Oppure, assumendo il parallelismo fra soffitta e testa, ricordiamo il romanzo di Michael Ende, dove il bambino Bastiano, dopo aver rubato il volume “La storia infinita”  presso la libreria di un antiquario, proprio in un solaio si rifugia a leggere e a farsi catturare dalle avventure di un mondo fantastico in cui può sognare e diventare eroe.

Persino nella canzone popolare Sergio Endrigo  ci incanta con la filastrocca “Era una casa molto carina, senza soffitta, senza cucina. Non si poteva entrarci dentro …ma era bella, bella davvero in Via Dei Matti numero Zero”.

Casa di campagna, capanna nido d’amore,  ma anche casa  povera o cella d’alveare sepolta dal cemento, sempre nostro intimo angolo di amore essa è.
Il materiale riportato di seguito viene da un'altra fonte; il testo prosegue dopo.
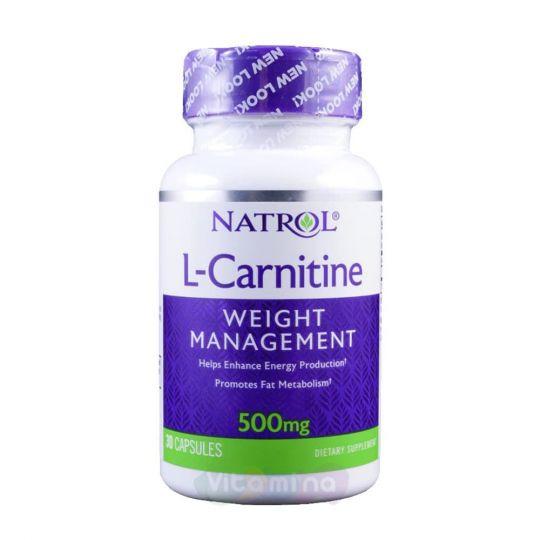 Natrol L-Карнитин (L-Carnitine) 500 мг, 30 капс.
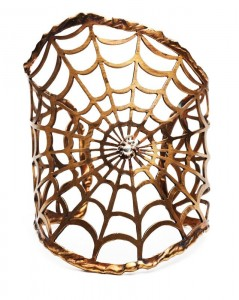 Spiderweb Cuff by Gara Danielle
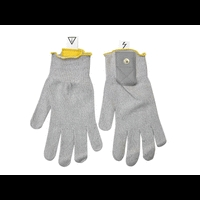 Product PG1040 - Γάντια Ηλεκτροδιέγερσης και μασάζ (Conductive gloves for Electrostimaulation and Massage) base image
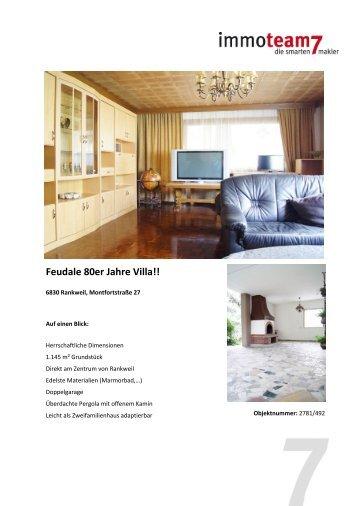 Villa-Rankweil-Obj 492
Tanto più gli anni scorrono, tanto più il legame con essa si rinforza, fino a farla diventare topografia del nostro essere intimo, allacciata ai ricordi, allo svolgimento della nostra vita, alla memoria dei nostri cari. Per questo motivo, se la salute viene a mancare, diventa fondamentale riorganizzare gli spazi mettendo a disposizione dell’anziano progetti ambientali e ausili che gli consentano di mantenere inalterato il legame con il luogo che lo ha accompagnato tutta la vita.

Norberto Bobbio , nei suoi ultimi anni di vita, lascia questa testimonianza come supporto alla progettazione di servizi di assistenza domiciliare: “la propria casa dà sicurezza. Ti difende dal non conosciuto, dall’imprevisto, dal trovarti in un mondo che ormai, chiuso fra quattro pareti, ti è diventato sempre più estraneo. Tanto più si è vecchi quanto più sono profonde le radici, e quindi tanto più difficile da sopportare lo sradicamento, l’andare altrove, dove ti troveresti spaesato, perderesti la tua identità, diventeresti un numero in mezzo ad altri numeri …”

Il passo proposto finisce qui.